Yakgwa was originally made in the shape of birds and animals, but it became flatter for ease of stacking during the Joseon era (1392–1897). Each pattern signifies a wish; butterflies represent a happy marriage, bats bring fortune, and pine trees symbolize the beginning of a new year. One would print a lotus for harmony and a pomegranate for fertility. During the Joseon Kingdom, it was simplified into a sphere. However, the balls were not suitable for presenting at the table for ancestral rites, and so it transformed into a cube. Eventually, the yakgwa was stylized to take its current shape, round with a rippled edge. The cookie is now well-known for its characteristic flower-like shape with sesame seeds sprinkled on the center.

In pre-modern Korea, yakgwa was mostly enjoyed by the upper classes, as wheat was a rare and cherished ingredient, and honey was also regarded highly. Today yakgwa is commonly served with tea, but can also be gifts for special occasions. Its popularity surges during traditional holidays as well, including Seollal and Chuseok.

== Research and further developments ==
A report released by the food science and biotechnology department in Inha University, South Korea researched the effects of jupcheong with and without ginger powder on the lipids and antioxidants of yakgwa. The dough pieces were deep fried in soybean oil at 90 to 150 °C, soaked in syrup with and without ginger powder, and lastly stored at 30 °C in the dark for 8 weeks.
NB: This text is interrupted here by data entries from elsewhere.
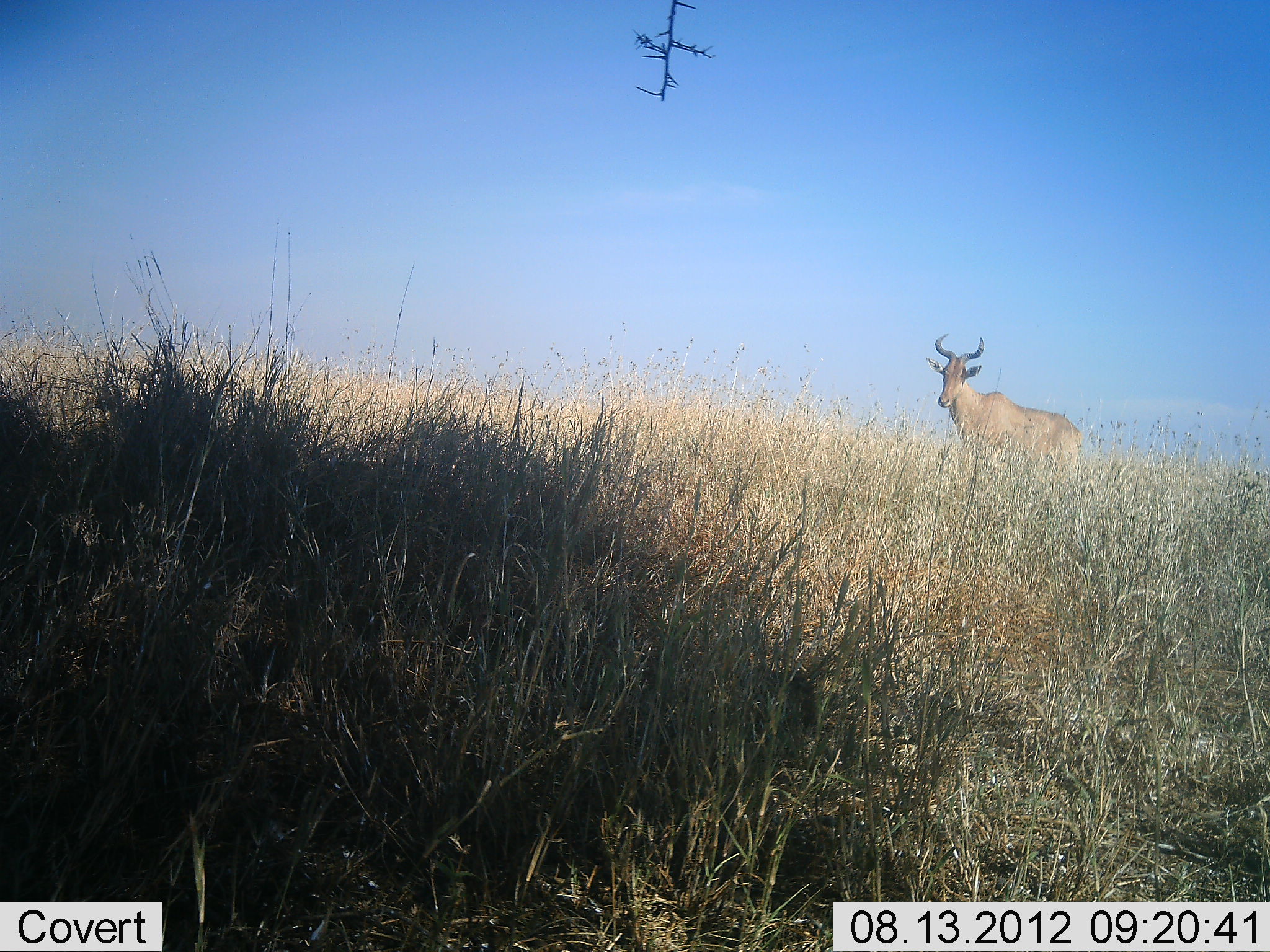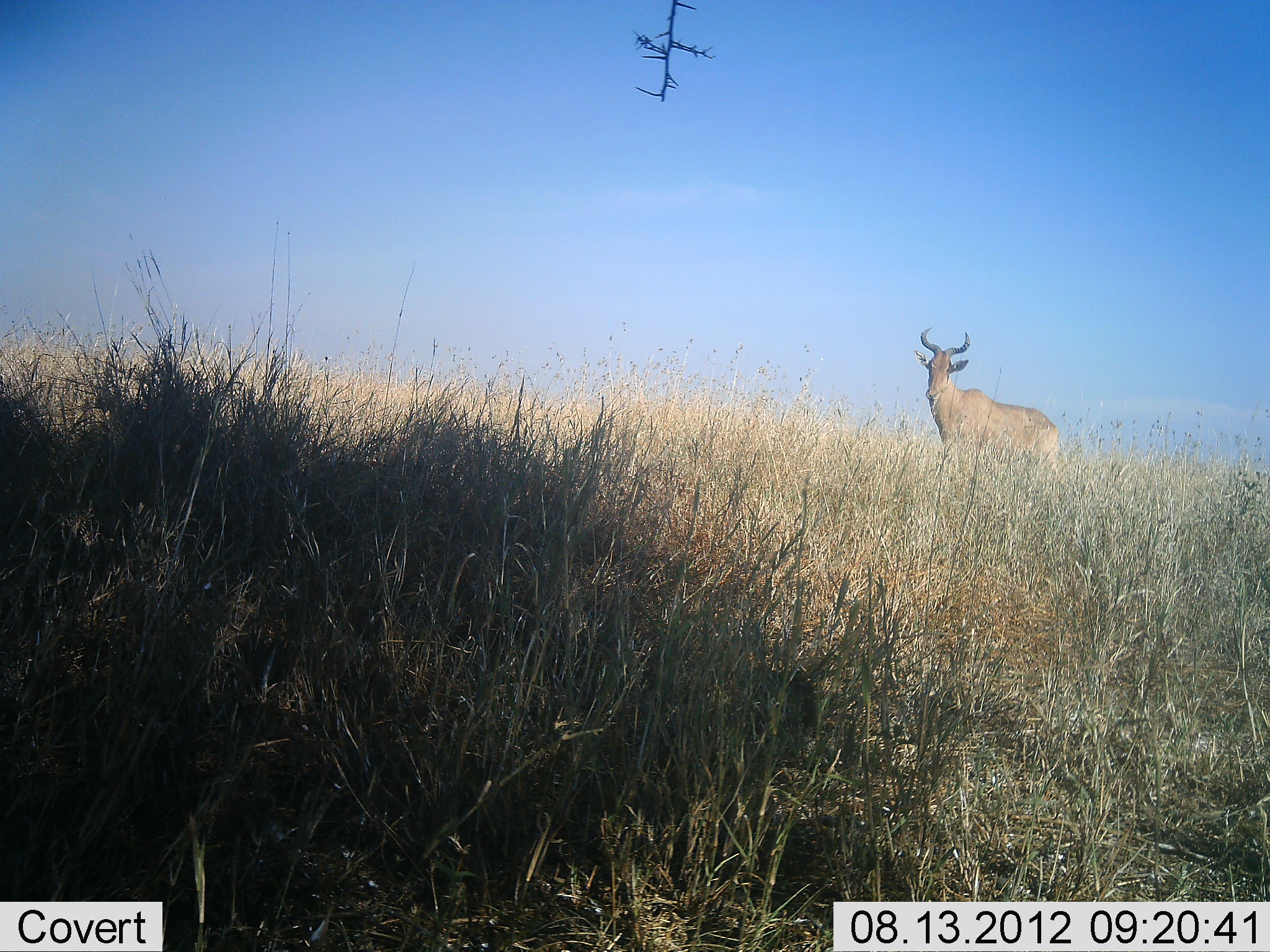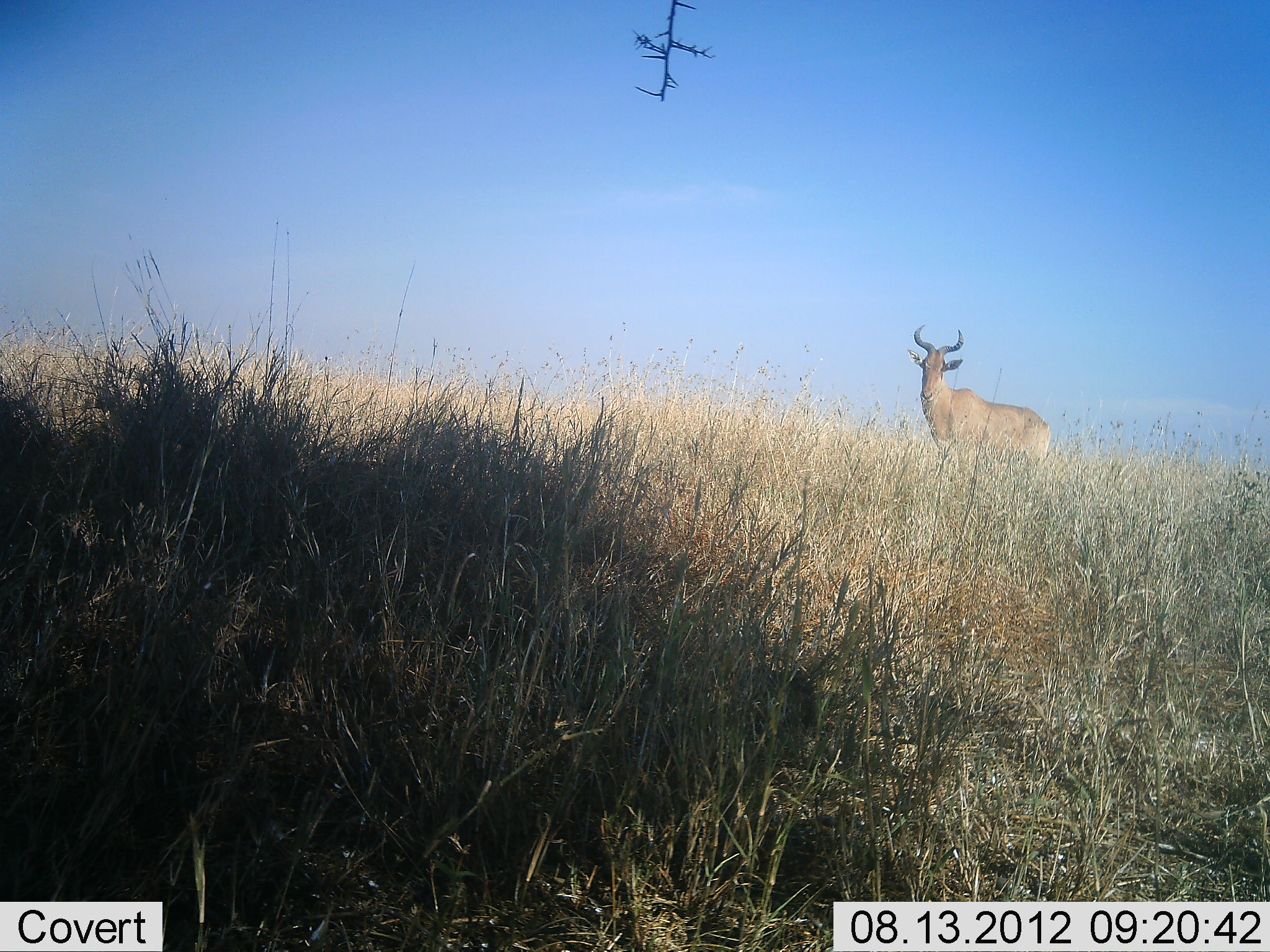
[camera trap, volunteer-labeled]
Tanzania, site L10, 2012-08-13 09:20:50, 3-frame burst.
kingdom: Animalia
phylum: Chordata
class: Mammalia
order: Artiodactyla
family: Bovidae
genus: Alcelaphus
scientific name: Alcelaphus buselaphus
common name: hartebeest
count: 1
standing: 50%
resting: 0%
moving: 60%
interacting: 0%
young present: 0%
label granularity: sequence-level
It was found that jupcheong, especially with ginger, could improve the lipid oxidative stability of yakgwa by higher protection of tocopherols and lignans than polyphenols from degradation, and tocopherols were the most important antioxidants in reducing lipid oxidation of yakgwa. The use of ginger powder instead of the traditional ginger juice used in the recipe helps support the lipid oxidative in yakgwa; the lipid oxidative in yakgwa deteriorates fat and has other health benefits.
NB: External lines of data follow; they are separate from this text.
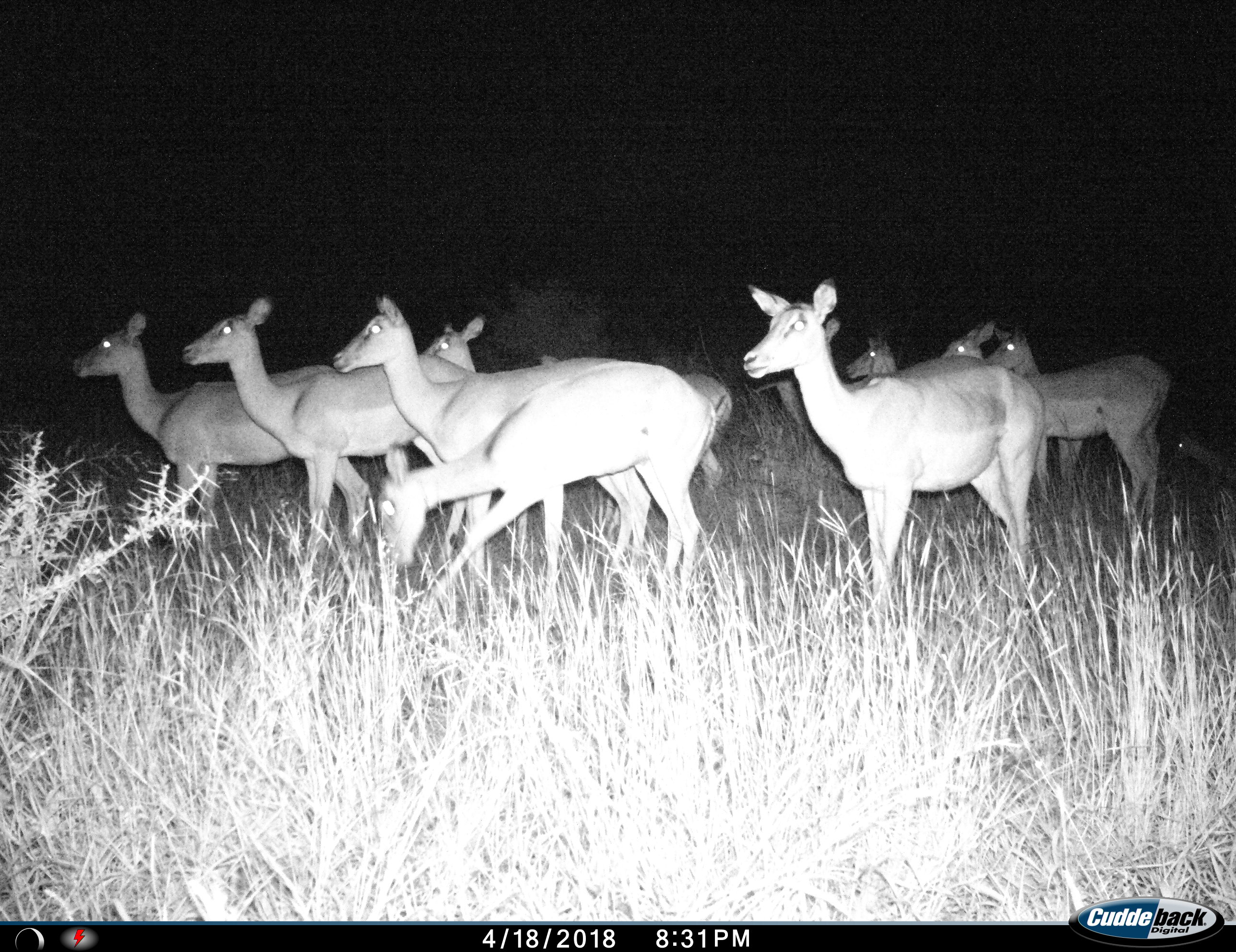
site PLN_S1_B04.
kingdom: Animalia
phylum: Chordata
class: Mammalia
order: Artiodactyla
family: Bovidae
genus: Aepyceros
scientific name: Aepyceros melampus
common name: impala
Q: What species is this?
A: Impala (Aepyceros melampus).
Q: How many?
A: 11-50.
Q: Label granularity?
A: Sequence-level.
Additionally, in 2014 the Dong-Eui University academic cooperation foundation and Sancheon Korea medicine yakchs patent application for health functional yakgwa. The Korean intellectual released the following abstract, "The present invention relates to a health functional fried honey cake using medicinal plants and a method for manufacturing the same. The health functional fried honey cake according to the present invention is manufactured by being baked in an oven instead of a traditional way using Eucommia, monarchy, Angelica, mulberry leaves, or tea powder, thereby reducing more calories and fat than when fried honey cake is manufactured by the traditional way and improving antioxidant functions, flavor, and health".